TASK ITEM
Please copy out the full listing that follows exactly; no picture belongs in the copy.

DATASET RECORDS
┏━━
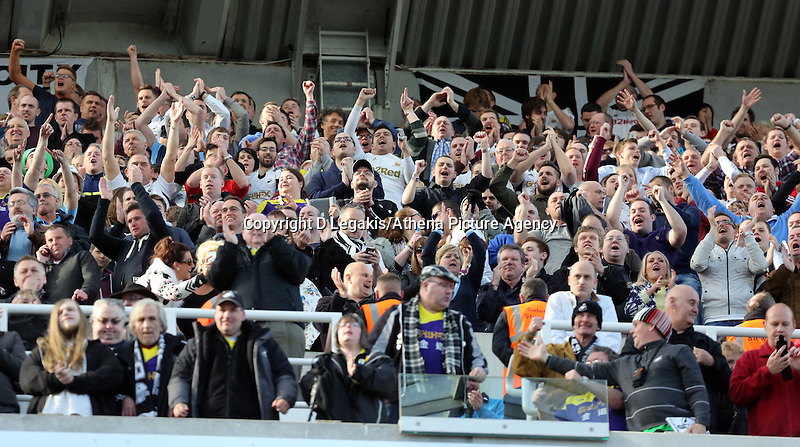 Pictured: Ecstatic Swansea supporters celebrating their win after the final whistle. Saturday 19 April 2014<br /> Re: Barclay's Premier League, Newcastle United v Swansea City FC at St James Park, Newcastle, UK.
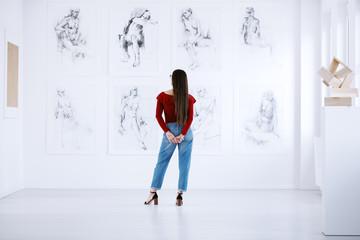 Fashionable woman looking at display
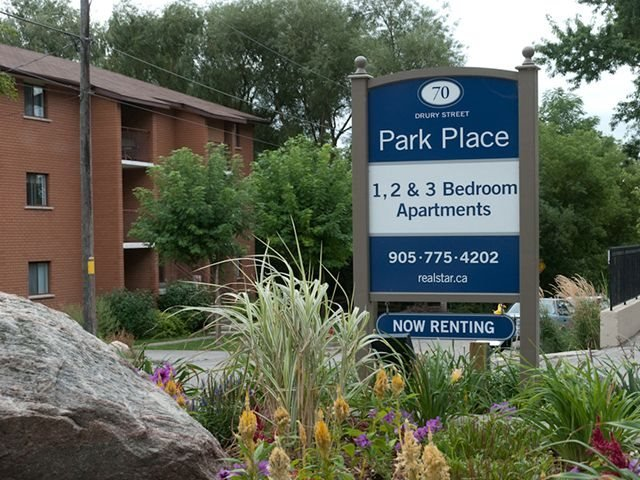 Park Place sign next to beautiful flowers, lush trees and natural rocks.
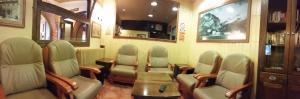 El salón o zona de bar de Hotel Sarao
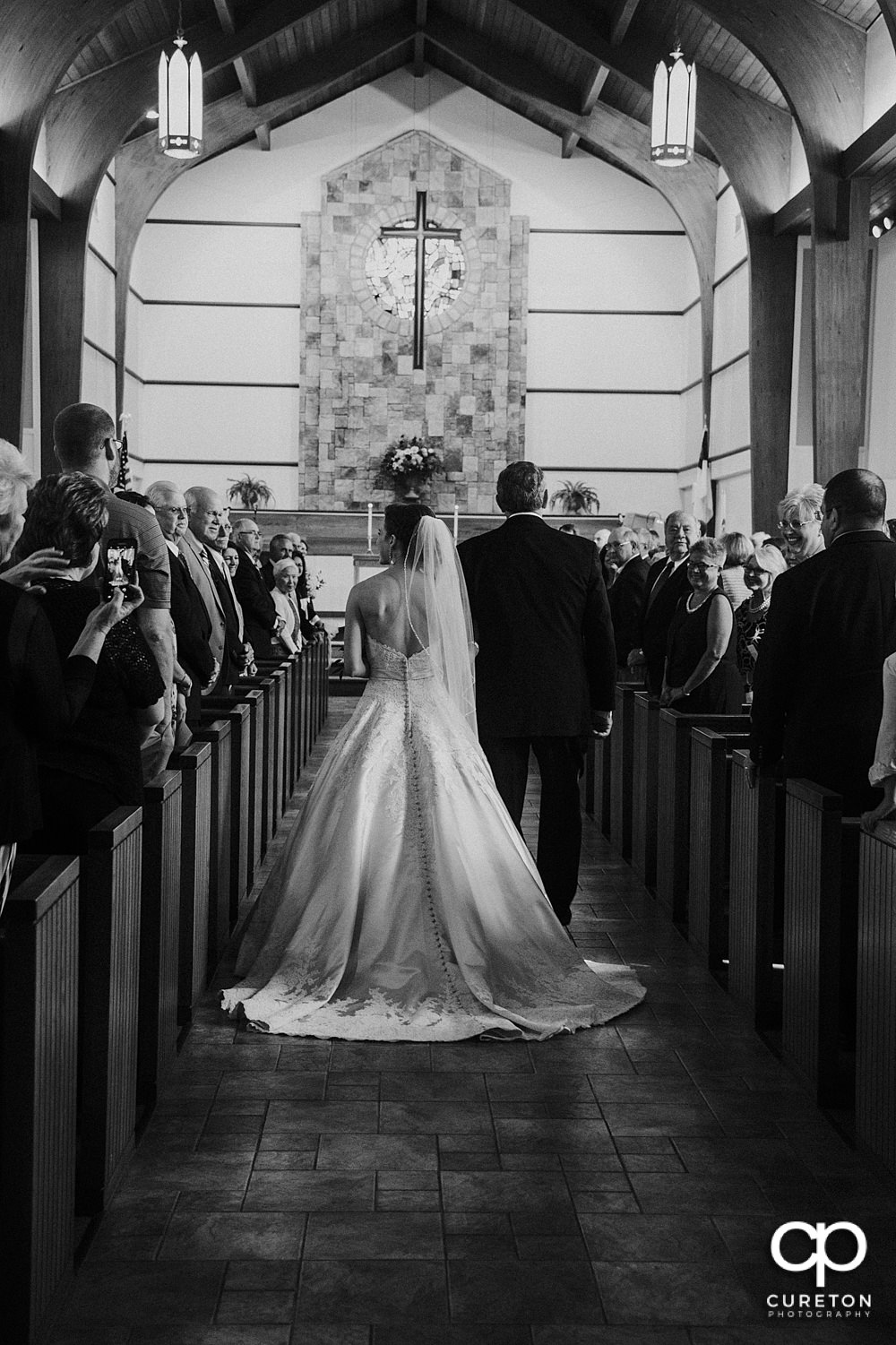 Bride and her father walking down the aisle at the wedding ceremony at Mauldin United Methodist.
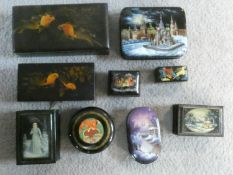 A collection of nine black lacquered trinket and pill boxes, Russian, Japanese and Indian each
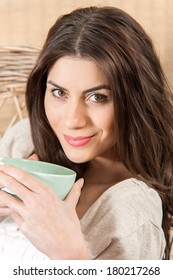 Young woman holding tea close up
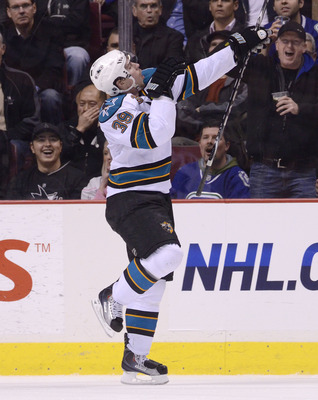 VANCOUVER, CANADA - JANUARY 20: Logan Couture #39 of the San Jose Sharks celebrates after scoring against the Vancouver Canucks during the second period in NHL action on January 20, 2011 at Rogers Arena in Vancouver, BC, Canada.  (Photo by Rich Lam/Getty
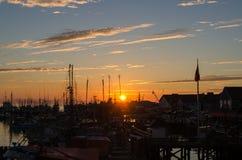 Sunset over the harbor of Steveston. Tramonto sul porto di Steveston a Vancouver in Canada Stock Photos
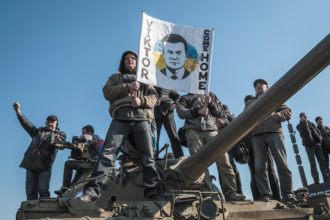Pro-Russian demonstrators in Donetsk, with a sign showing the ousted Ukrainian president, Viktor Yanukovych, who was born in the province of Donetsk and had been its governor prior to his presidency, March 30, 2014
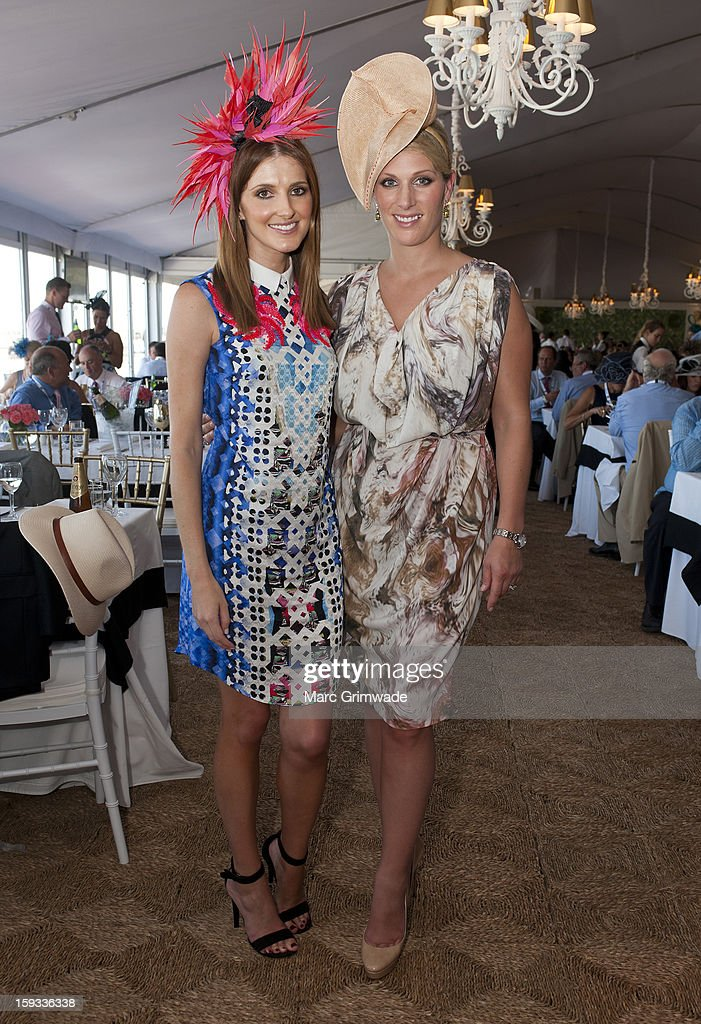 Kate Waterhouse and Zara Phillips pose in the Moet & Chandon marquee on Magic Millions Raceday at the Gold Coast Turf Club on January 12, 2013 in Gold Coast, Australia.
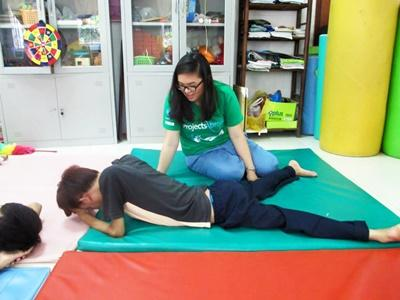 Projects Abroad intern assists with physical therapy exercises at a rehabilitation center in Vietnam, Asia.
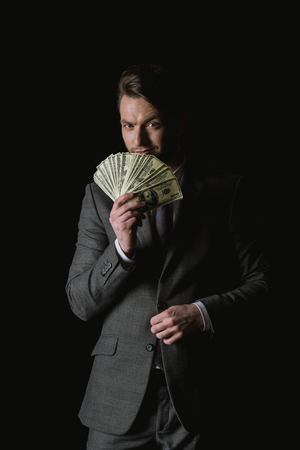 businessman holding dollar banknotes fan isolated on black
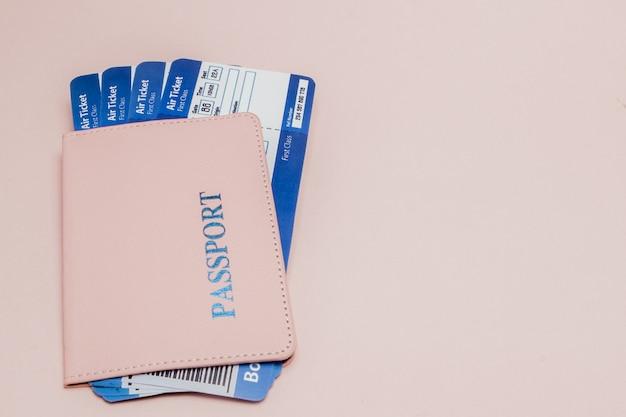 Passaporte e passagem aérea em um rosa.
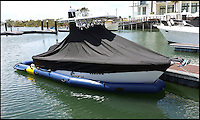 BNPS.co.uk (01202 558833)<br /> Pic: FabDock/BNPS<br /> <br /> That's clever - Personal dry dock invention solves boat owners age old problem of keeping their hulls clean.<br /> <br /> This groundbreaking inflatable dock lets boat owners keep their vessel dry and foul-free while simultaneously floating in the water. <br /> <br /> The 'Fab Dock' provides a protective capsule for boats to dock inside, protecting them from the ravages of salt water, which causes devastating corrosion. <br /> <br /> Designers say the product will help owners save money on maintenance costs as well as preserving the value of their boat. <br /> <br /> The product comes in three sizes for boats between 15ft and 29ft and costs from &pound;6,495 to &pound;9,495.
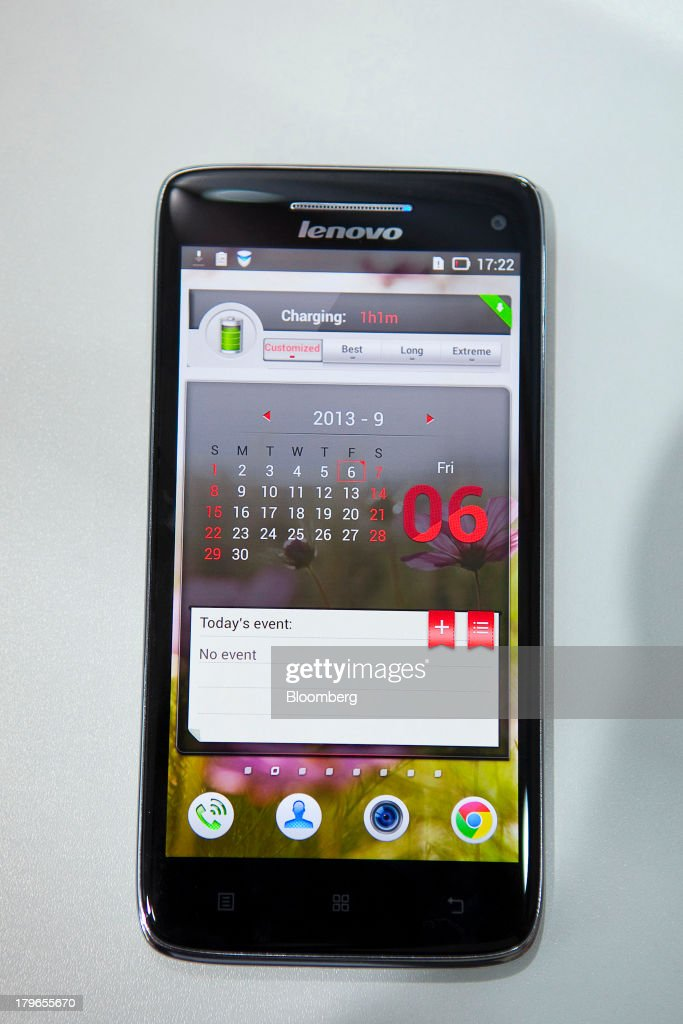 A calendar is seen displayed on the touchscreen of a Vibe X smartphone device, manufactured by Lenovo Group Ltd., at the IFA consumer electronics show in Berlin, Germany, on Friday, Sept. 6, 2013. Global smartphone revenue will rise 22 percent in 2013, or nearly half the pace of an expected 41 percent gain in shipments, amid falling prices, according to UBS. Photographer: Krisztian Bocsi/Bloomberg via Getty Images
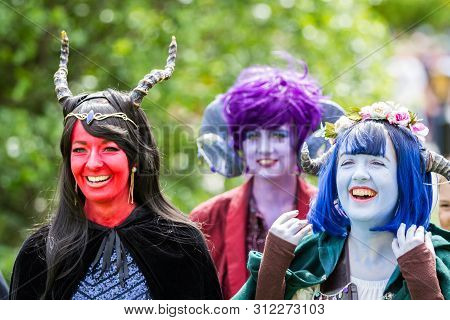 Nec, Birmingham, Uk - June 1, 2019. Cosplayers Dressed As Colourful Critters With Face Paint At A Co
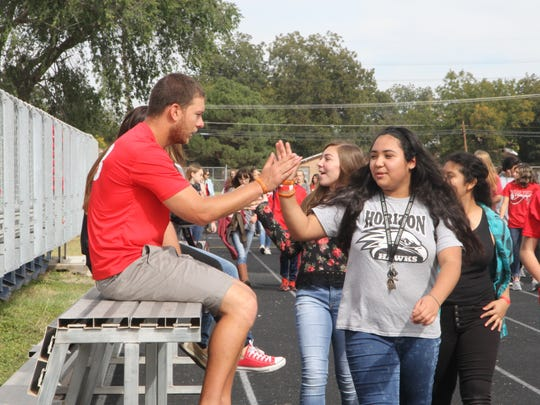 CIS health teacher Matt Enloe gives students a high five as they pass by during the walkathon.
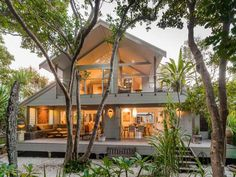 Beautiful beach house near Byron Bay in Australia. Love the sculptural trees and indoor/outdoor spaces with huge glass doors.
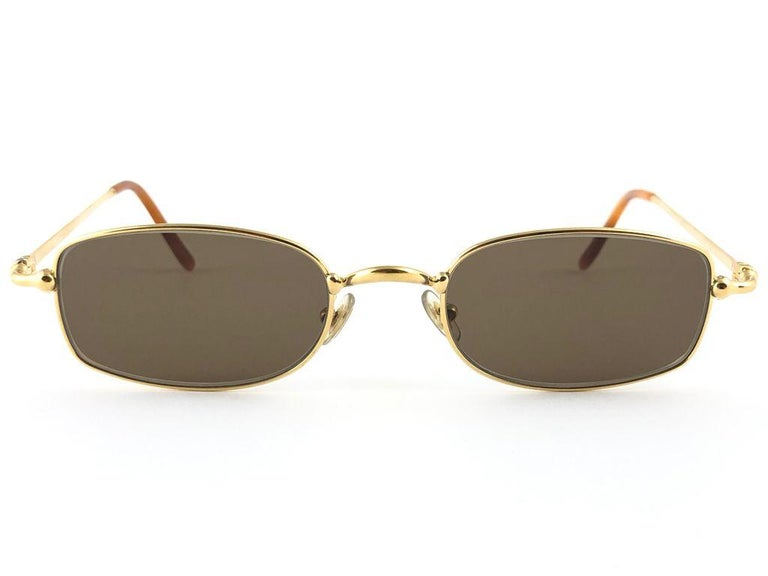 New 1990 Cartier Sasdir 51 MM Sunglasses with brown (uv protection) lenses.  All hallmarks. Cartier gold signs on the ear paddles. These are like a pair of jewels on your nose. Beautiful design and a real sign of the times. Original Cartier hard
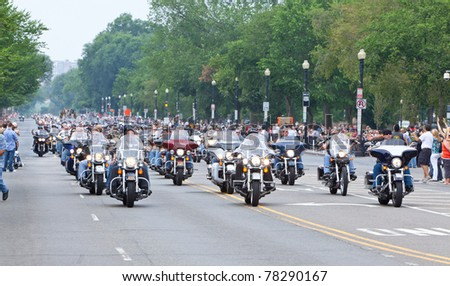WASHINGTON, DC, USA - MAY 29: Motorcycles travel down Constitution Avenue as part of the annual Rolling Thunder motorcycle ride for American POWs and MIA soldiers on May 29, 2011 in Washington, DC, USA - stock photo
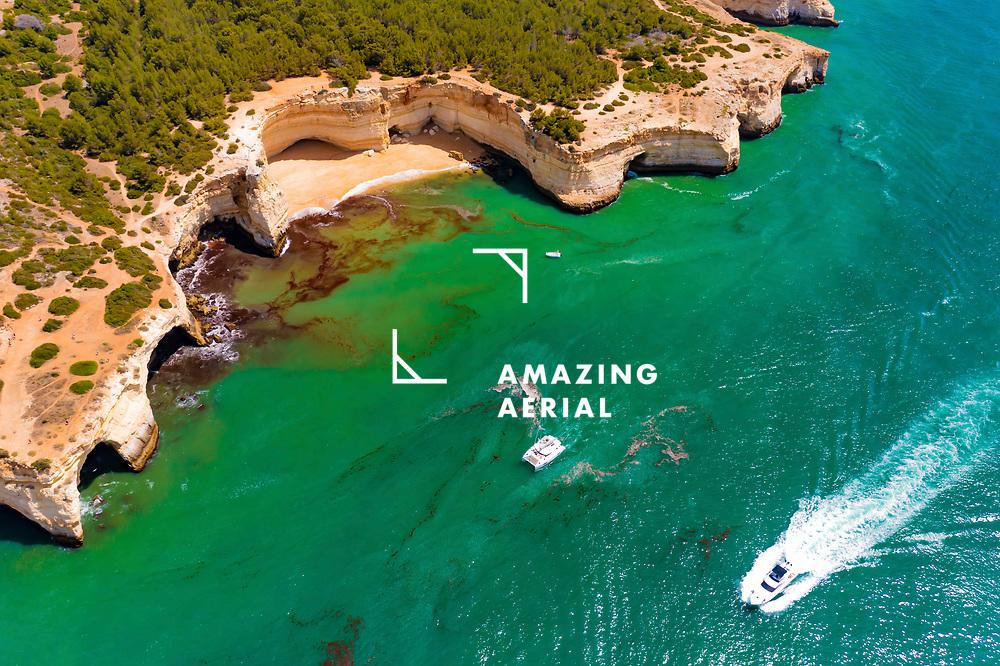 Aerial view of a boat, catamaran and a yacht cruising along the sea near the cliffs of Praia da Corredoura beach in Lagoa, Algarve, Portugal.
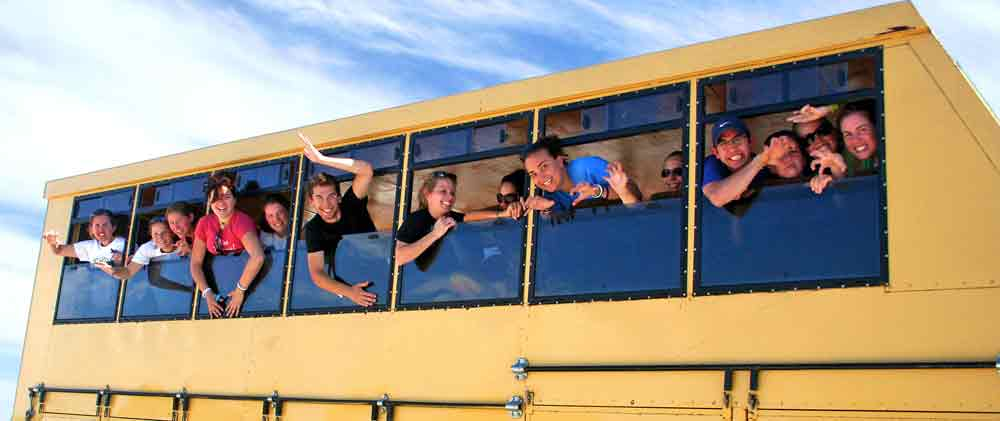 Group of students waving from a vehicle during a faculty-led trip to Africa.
┗━━
WRITTEN ANSWER
 Pictured: Ecstatic Swansea supporters celebrating their win after the final whistle. Saturday 19 April 2014<br /> Re: Barclay's Premier League, Newcastle United v Swansea City FC at St James Park, Newcastle, UK.
 Fashionable woman looking at display
 Park Place sign next to beautiful flowers, lush trees and natural rocks.
 El salón o zona de bar de Hotel Sarao
 Bride and her father walking down the aisle at the wedding ceremony at Mauldin United Methodist.
 A collection of nine black lacquered trinket and pill boxes, Russian, Japanese and Indian each
 Young woman holding tea close up
 VANCOUVER, CANADA - JANUARY 20: Logan Couture #39 of the San Jose Sharks celebrates after scoring against the Vancouver Canucks during the second period in NHL action on January 20, 2011 at Rogers Arena in Vancouver, BC, Canada.  (Photo by Rich Lam/Getty
 Sunset over the harbor of Steveston. Tramonto sul porto di Steveston a Vancouver in Canada Stock Photos
Pro-Russian demonstrators in Donetsk, with a sign showing the ousted Ukrainian president, Viktor Yanukovych, who was born in the province of Donetsk and had been its governor prior to his presidency, March 30, 2014
 Kate Waterhouse and Zara Phillips pose in the Moet & Chandon marquee on Magic Millions Raceday at the Gold Coast Turf Club on January 12, 2013 in Gold Coast, Australia.
 Projects Abroad intern assists with physical therapy exercises at a rehabilitation center in Vietnam, Asia.
 businessman holding dollar banknotes fan isolated on black
 Passaporte e passagem aérea em um rosa.
 BNPS.co.uk (01202 558833)<br /> Pic: FabDock/BNPS<br /> <br /> That's clever - Personal dry dock invention solves boat owners age old problem of keeping their hulls clean.<br /> <br /> This groundbreaking inflatable dock lets boat owners keep their vessel dry and foul-free while simultaneously floating in the water. <br /> <br /> The 'Fab Dock' provides a protective capsule for boats to dock inside, protecting them from the ravages of salt water, which causes devastating corrosion. <br /> <br /> Designers say the product will help owners save money on maintenance costs as well as preserving the value of their boat. <br /> <br /> The product comes in three sizes for boats between 15ft and 29ft and costs from &pound;6,495 to &pound;9,495.
 A calendar is seen displayed on the touchscreen of a Vibe X smartphone device, manufactured by Lenovo Group Ltd., at the IFA consumer electronics show in Berlin, Germany, on Friday, Sept. 6, 2013. Global smartphone revenue will rise 22 percent in 2013, or nearly half the pace of an expected 41 percent gain in shipments, amid falling prices, according to UBS. Photographer: Krisztian Bocsi/Bloomberg via Getty Images
 Nec, Birmingham, Uk - June 1, 2019. Cosplayers Dressed As Colourful Critters With Face Paint At A Co
 CIS health teacher Matt Enloe gives students a high five as they pass by during the walkathon.
 Beautiful beach house near Byron Bay in Australia. Love the sculptural trees and indoor/outdoor spaces with huge glass doors.
 New 1990 Cartier Sasdir 51 MM Sunglasses with brown (uv protection) lenses.  All hallmarks. Cartier gold signs on the ear paddles. These are like a pair of jewels on your nose. Beautiful design and a real sign of the times. Original Cartier hard
WASHINGTON, DC, USA - MAY 29: Motorcycles travel down Constitution Avenue as part of the annual Rolling Thunder motorcycle ride for American POWs and MIA soldiers on May 29, 2011 in Washington, DC, USA - stock photo
 Aerial view of a boat, catamaran and a yacht cruising along the sea near the cliffs of Praia da Corredoura beach in Lagoa, Algarve, Portugal.
 Group of students waving from a vehicle during a faculty-led trip to Africa.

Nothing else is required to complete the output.